------ GIVEN RECORDS

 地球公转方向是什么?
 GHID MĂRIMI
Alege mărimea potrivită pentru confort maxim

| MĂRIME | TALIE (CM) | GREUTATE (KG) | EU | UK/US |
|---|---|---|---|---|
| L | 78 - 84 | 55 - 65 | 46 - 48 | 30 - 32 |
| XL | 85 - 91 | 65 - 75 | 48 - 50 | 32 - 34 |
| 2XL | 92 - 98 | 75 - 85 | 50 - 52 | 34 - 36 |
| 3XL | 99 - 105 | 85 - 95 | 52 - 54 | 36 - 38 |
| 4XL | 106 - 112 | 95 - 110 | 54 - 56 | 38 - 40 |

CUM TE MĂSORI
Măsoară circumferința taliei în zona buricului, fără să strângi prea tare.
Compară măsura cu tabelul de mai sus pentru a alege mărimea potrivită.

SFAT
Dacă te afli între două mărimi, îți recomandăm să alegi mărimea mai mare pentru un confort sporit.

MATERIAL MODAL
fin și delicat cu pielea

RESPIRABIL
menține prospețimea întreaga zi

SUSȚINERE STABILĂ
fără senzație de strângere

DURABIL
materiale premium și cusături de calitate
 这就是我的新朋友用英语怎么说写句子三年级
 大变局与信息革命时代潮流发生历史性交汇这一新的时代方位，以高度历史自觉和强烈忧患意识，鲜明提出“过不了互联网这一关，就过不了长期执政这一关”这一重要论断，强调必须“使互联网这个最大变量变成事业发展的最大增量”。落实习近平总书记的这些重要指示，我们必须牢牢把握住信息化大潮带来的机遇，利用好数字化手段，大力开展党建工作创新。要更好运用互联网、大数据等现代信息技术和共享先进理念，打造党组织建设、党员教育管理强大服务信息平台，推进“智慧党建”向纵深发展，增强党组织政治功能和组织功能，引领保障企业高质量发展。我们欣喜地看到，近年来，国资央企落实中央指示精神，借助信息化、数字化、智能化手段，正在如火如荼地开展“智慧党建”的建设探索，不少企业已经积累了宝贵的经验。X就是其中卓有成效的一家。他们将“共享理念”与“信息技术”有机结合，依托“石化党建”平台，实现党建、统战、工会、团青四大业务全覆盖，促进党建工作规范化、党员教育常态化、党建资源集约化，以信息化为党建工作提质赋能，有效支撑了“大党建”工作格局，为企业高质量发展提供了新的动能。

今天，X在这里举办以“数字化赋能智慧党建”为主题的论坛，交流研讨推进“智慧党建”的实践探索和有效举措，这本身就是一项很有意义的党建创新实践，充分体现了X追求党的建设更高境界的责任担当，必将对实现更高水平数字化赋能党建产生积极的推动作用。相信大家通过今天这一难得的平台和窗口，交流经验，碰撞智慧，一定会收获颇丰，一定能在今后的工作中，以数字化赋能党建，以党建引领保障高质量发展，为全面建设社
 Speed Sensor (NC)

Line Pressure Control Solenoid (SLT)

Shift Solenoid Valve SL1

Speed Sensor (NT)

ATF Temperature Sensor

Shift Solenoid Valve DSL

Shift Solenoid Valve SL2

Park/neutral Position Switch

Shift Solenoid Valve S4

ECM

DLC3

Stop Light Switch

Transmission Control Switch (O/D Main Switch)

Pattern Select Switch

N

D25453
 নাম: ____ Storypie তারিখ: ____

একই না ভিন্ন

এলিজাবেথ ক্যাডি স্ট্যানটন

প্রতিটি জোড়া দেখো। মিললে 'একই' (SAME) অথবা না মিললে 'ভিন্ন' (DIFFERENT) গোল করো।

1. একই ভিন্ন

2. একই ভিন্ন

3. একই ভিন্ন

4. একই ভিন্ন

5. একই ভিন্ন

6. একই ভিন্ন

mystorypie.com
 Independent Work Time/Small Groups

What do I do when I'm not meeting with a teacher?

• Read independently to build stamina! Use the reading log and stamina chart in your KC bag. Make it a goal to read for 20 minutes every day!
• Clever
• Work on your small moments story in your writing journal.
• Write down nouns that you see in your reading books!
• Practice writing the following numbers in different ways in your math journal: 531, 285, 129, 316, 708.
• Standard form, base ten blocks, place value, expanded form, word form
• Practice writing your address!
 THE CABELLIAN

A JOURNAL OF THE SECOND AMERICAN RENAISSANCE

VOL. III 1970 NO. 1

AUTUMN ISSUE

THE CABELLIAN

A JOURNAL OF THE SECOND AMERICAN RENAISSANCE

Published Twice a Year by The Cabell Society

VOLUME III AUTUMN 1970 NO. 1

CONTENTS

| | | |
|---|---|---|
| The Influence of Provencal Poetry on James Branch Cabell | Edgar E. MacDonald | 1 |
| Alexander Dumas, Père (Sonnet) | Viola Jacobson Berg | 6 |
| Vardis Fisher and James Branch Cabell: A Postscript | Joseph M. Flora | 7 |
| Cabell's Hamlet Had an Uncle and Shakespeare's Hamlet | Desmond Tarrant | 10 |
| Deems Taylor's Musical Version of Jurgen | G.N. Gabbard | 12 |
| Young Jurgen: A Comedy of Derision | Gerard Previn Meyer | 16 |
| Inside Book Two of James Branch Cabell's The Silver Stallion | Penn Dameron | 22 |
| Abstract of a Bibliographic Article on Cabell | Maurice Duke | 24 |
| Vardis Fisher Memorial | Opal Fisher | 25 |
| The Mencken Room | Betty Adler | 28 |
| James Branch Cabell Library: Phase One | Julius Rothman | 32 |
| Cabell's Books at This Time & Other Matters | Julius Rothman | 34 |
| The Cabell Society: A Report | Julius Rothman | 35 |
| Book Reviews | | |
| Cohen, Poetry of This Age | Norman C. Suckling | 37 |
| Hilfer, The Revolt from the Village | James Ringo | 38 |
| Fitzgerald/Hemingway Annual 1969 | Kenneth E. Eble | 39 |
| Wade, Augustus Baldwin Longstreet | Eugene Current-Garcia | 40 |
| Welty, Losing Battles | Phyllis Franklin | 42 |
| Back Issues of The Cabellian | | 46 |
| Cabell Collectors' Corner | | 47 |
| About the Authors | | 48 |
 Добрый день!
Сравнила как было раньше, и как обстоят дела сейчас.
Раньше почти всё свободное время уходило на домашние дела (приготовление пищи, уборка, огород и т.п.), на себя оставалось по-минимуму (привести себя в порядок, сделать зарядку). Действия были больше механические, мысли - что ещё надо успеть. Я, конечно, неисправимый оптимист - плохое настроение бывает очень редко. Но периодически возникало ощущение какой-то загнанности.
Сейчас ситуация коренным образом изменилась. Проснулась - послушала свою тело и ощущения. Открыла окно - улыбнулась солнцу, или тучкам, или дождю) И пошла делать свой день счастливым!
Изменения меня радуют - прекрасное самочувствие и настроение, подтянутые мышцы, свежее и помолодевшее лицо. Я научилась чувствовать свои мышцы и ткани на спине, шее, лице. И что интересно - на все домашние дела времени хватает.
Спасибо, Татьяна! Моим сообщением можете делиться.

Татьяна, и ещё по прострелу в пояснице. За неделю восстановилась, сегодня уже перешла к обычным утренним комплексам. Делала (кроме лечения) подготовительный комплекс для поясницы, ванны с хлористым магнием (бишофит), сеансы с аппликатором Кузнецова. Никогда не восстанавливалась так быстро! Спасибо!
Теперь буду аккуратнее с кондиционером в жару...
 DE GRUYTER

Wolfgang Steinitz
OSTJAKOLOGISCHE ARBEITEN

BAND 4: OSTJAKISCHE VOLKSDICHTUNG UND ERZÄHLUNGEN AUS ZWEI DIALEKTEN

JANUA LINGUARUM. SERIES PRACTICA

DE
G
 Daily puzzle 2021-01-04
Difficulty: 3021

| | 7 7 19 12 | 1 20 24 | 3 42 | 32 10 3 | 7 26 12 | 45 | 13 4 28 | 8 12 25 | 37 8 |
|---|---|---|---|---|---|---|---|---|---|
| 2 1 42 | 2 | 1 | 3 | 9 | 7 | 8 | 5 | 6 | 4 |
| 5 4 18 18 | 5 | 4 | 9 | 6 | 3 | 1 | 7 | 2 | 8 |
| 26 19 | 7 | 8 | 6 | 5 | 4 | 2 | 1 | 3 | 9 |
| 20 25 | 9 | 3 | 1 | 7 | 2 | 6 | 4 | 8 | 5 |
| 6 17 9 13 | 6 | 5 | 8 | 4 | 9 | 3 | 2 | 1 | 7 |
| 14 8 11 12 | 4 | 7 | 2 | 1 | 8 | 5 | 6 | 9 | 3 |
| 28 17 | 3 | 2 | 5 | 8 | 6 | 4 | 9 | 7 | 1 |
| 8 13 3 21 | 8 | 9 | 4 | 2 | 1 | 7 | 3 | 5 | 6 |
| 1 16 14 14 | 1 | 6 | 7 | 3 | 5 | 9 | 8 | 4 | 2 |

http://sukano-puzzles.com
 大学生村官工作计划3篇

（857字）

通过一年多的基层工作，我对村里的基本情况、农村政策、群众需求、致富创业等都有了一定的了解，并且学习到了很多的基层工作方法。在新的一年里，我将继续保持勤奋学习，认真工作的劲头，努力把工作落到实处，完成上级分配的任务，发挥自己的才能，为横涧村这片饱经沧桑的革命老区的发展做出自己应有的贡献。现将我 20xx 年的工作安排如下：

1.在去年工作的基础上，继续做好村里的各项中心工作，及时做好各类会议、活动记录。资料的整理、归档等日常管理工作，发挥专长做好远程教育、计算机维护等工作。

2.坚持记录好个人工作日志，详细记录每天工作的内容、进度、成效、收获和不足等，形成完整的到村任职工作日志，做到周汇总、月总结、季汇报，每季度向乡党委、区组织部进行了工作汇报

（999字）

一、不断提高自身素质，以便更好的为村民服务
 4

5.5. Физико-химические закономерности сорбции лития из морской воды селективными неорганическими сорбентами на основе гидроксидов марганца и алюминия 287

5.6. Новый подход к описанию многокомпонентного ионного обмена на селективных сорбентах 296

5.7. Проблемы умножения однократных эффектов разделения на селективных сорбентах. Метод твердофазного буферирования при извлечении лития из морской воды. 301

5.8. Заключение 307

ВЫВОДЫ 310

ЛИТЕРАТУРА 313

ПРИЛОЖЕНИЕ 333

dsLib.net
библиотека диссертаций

------------

_EXERCISE OBJECTIVE_. Out of the entries above, write out only the lines between the line holding "Jacobson Berg | 6 |" and the line holding "Раньше почти всё", inclusive, each exactly as given.

_RESPONSE BELOW_.
| Alexander Dumas, Père (Sonnet) | Viola Jacobson Berg | 6 |
| Vardis Fisher and James Branch Cabell: A Postscript | Joseph M. Flora | 7 |
| Cabell's Hamlet Had an Uncle and Shakespeare's Hamlet | Desmond Tarrant | 10 |
| Deems Taylor's Musical Version of Jurgen | G.N. Gabbard | 12 |
| Young Jurgen: A Comedy of Derision | Gerard Previn Meyer | 16 |
| Inside Book Two of James Branch Cabell's The Silver Stallion | Penn Dameron | 22 |
| Abstract of a Bibliographic Article on Cabell | Maurice Duke | 24 |
| Vardis Fisher Memorial | Opal Fisher | 25 |
| The Mencken Room | Betty Adler | 28 |
| James Branch Cabell Library: Phase One | Julius Rothman | 32 |
| Cabell's Books at This Time & Other Matters | Julius Rothman | 34 |
| The Cabell Society: A Report | Julius Rothman | 35 |
| Book Reviews | | |
| Cohen, Poetry of This Age | Norman C. Suckling | 37 |
| Hilfer, The Revolt from the Village | James Ringo | 38 |
| Fitzgerald/Hemingway Annual 1969 | Kenneth E. Eble | 39 |
| Wade, Augustus Baldwin Longstreet | Eugene Current-Garcia | 40 |
| Welty, Losing Battles | Phyllis Franklin | 42 |
| Back Issues of The Cabellian | | 46 |
| Cabell Collectors' Corner | | 47 |
| About the Authors | | 48 |
 Добрый день!
Сравнила как было раньше, и как обстоят дела сейчас.
Раньше почти всё свободное время уходило на домашние дела (приготовление пищи, уборка, огород и т.п.), на себя оставалось по-минимуму (привести себя в порядок, сделать зарядку). Действия были больше механические, мысли - что ещё надо успеть. Я, конечно, неисправимый оптимист - плохое настроение бывает очень редко. Но периодически возникало ощущение какой-то загнанности.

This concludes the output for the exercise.